◆ About this task
When a line of the entries contains the word "Fraction", report that line.

◆ Available records
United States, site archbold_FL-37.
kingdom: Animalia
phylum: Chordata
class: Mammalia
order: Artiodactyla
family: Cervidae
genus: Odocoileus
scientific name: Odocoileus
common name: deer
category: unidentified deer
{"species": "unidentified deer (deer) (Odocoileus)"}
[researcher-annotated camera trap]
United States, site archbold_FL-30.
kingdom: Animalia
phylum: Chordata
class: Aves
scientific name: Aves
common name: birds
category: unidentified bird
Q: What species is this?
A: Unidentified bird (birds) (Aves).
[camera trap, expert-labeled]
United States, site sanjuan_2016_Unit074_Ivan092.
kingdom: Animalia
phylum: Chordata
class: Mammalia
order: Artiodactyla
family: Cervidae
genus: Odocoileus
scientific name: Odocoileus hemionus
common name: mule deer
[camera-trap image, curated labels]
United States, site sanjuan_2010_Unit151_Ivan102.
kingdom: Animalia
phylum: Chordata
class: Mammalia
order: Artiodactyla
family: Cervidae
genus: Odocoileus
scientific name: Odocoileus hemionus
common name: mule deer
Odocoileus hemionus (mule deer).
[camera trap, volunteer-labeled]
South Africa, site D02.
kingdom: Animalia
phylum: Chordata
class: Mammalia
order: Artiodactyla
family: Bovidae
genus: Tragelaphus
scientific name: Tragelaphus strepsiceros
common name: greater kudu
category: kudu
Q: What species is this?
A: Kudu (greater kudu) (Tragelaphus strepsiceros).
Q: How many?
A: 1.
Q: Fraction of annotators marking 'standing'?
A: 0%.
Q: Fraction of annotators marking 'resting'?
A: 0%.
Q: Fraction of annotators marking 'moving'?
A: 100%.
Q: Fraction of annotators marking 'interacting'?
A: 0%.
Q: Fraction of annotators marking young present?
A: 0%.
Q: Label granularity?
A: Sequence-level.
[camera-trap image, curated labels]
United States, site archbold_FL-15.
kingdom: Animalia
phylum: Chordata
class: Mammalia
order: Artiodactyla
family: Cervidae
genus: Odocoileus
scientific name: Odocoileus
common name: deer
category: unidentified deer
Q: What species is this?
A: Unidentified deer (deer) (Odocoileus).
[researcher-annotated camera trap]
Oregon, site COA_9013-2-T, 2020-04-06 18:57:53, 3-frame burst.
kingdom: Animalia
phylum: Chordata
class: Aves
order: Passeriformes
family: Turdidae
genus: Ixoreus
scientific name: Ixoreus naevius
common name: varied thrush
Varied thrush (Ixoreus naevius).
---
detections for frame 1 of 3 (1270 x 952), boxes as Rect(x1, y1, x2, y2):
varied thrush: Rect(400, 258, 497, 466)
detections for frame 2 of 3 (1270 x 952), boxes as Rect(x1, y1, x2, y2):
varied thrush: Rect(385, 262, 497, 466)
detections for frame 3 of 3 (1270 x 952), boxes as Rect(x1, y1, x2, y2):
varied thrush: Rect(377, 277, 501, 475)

◆ Written solution
Q: Fraction of annotators marking 'standing'?
Q: Fraction of annotators marking 'resting'?
Q: Fraction of annotators marking 'moving'?
Q: Fraction of annotators marking 'interacting'?
Q: Fraction of annotators marking young present?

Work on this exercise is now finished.